Treating Coca-Cola like it's high-end wine is ridiculous—the stuff of parody. And yet the world's most popular sugar-water brand has graciously partnered with luxury glassware maker Riedel for your smirking amusement.
The product of their collaboration, a $20 glass that the brands claim is specially designed to favor Coke's flavor profile, may in fact make your $1 soda seem to taste better.
Or, for free, you can enjoy the surreal experience of hearing Riedel CEO Georg Riedel talk about Coke as if it were just like a rare wine for which his company also produces special crystal. "This glass starts with the introduction of the aromas, beautiful lemon, citrus, lime character, malt characteristics, the mouth feel, the effervescence," he tells Fast Company. "The glass orchestrates the sweetness on the palate."

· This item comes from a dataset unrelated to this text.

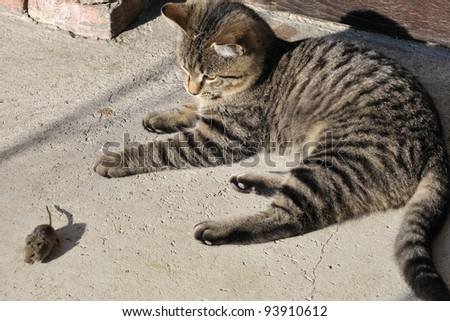 Game of cat and mouse - stock photo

In theory, the campaign is a clever nod to the lore that says Coke is better in its classic glass bottles. Over on Coke's website, in the brand's interview with itself, Riedel also spins a yarn harkening back to his youth, when he rationed a 12-pack of the soda as a rare treat in the midst of post-WWII scarcity. That is a nice story. It is no longer the 1950s. Coca-Cola does not want you to ration soda. It wants you to buy more. Lots more.
In reality, Coca-Cola isn't snobbish or even fancy. Coca-Cola is populist. It's accessible. Pretending otherwise comes across as a bizarre form of self-mockery. Unless the whole exercise is a form of trollish performance art—in which case, Coca-Cola has already won.
Also, wine is probably better for you.